WHAT THE TASK REQUIRES =
Without any pictures, reproduce exactly the lines running from the line containing "How far from" through the end of the entries.

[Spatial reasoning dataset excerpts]
== == ==
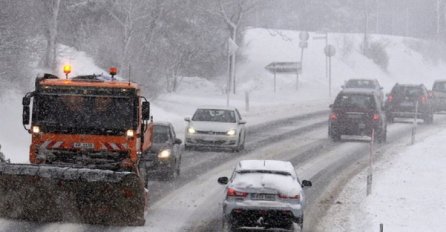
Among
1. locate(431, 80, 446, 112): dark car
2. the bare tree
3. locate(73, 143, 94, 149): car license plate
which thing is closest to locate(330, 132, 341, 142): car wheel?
the bare tree

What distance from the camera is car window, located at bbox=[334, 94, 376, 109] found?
29141 mm

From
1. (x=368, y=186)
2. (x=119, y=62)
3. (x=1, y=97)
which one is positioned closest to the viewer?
(x=368, y=186)

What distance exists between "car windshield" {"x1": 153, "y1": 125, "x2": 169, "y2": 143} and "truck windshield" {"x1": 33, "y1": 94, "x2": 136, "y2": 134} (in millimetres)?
5508

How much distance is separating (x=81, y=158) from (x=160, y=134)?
19.8 feet

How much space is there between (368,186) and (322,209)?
201 cm

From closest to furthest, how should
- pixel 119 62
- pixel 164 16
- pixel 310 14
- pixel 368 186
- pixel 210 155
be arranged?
pixel 368 186 < pixel 210 155 < pixel 119 62 < pixel 164 16 < pixel 310 14

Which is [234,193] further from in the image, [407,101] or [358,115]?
[407,101]

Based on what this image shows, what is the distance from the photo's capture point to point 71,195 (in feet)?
47.3

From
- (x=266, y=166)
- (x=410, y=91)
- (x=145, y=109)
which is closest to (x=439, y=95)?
(x=410, y=91)

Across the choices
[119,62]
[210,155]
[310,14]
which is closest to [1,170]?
[210,155]

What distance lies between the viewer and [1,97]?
91.4 ft

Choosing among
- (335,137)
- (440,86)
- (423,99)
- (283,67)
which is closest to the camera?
(335,137)

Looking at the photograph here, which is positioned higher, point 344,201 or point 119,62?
point 119,62

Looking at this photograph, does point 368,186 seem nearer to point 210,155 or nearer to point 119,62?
point 210,155
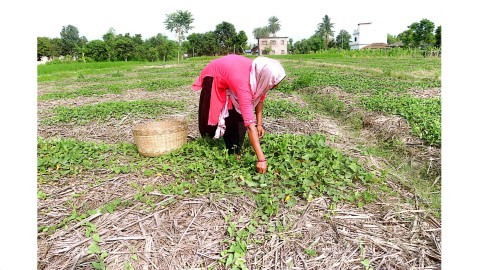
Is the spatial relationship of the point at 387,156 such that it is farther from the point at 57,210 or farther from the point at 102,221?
the point at 57,210

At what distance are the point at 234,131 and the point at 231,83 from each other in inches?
26.9

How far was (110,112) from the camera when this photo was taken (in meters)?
5.90

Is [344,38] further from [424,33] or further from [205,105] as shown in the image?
[205,105]

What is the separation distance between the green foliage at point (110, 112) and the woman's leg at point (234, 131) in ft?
9.15

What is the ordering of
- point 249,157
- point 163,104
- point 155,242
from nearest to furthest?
point 155,242 < point 249,157 < point 163,104

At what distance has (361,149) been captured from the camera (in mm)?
3830

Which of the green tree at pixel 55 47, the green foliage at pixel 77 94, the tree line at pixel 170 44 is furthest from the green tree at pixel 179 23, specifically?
the green foliage at pixel 77 94

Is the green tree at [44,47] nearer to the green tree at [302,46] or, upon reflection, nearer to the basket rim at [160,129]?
the green tree at [302,46]

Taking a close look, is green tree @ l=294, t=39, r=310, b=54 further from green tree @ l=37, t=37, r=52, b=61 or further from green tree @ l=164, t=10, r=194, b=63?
green tree @ l=37, t=37, r=52, b=61

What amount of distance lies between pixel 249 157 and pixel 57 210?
1.81m

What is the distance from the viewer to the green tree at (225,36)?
44125 millimetres

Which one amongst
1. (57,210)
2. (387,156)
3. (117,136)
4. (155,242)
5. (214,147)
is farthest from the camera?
(117,136)

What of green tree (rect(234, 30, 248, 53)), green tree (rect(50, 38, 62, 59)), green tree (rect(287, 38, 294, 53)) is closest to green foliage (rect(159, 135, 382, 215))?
green tree (rect(234, 30, 248, 53))

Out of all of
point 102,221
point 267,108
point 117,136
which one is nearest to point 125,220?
point 102,221
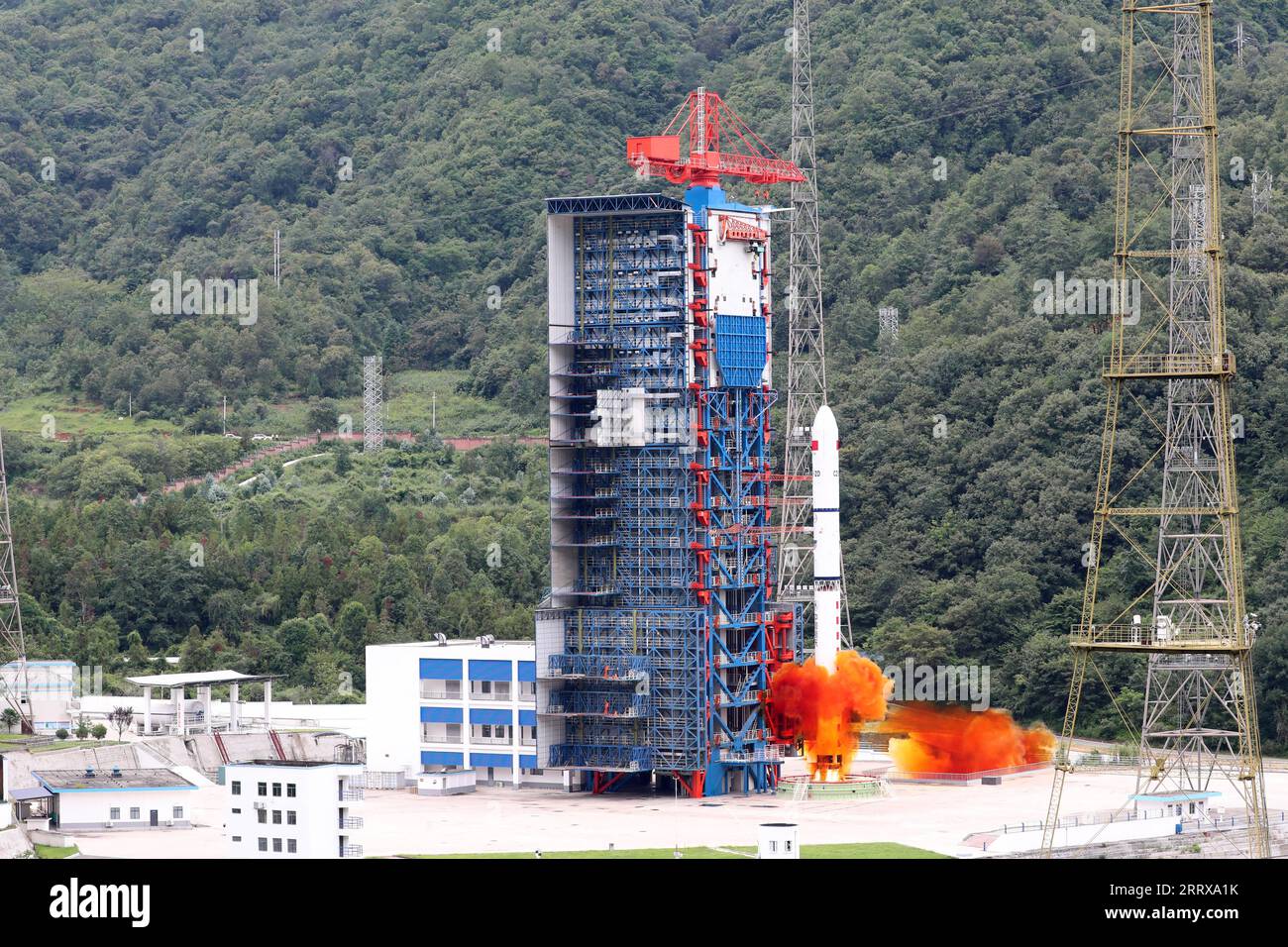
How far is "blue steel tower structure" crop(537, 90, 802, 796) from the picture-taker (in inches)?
2638

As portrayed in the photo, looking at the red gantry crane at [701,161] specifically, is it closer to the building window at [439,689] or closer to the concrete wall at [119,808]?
the building window at [439,689]

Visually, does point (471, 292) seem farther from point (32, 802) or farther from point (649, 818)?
point (649, 818)

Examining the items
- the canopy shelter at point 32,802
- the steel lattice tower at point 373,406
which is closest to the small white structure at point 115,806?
the canopy shelter at point 32,802

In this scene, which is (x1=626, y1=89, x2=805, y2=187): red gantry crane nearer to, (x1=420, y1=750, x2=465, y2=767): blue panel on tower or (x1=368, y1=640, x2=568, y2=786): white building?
(x1=368, y1=640, x2=568, y2=786): white building

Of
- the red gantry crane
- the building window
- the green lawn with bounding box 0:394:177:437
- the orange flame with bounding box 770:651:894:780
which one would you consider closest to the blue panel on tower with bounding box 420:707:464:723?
the building window

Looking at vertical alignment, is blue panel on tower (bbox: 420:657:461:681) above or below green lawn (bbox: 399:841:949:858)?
above

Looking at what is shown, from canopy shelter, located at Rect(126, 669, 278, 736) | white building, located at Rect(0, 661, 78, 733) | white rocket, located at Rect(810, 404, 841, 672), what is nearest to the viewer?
white rocket, located at Rect(810, 404, 841, 672)

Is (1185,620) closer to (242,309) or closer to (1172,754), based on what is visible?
(1172,754)

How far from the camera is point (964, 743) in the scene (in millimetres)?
71562

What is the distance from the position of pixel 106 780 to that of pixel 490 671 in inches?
432

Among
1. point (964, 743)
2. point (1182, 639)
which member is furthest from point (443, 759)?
point (1182, 639)

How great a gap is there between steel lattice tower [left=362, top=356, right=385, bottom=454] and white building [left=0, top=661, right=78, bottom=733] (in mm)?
40538

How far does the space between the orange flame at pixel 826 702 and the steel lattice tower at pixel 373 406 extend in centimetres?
5185

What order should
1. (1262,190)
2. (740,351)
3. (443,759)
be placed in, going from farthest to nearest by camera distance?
(1262,190) < (443,759) < (740,351)
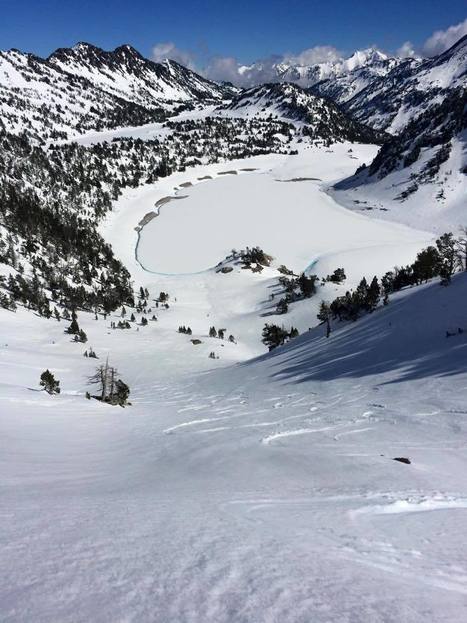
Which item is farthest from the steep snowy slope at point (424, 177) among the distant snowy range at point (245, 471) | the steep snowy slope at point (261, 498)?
the steep snowy slope at point (261, 498)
== == ==
THE ANSWER =
How far from the camera is point (964, 743) in the scene (in millimetres)?
71562

What is the distance from the position of pixel 106 780 to that of pixel 490 671 in inches?
432

Among
1. point (964, 743)
2. point (1182, 639)
which member is furthest from point (443, 759)?
point (1182, 639)

How great a gap is there between steel lattice tower [left=362, top=356, right=385, bottom=454] and white building [left=0, top=661, right=78, bottom=733] (in mm)?
40538

How far does the space between the orange flame at pixel 826 702 and the steel lattice tower at pixel 373 406 extend in centimetres?
5185

What order should
1. (1262,190)
2. (740,351)
3. (443,759)
be placed in, going from farthest to nearest by camera distance?
(1262,190) < (443,759) < (740,351)
Which item is farthest from the steep snowy slope at point (424, 177) among the distant snowy range at point (245, 471) | the steep snowy slope at point (261, 498)?
the steep snowy slope at point (261, 498)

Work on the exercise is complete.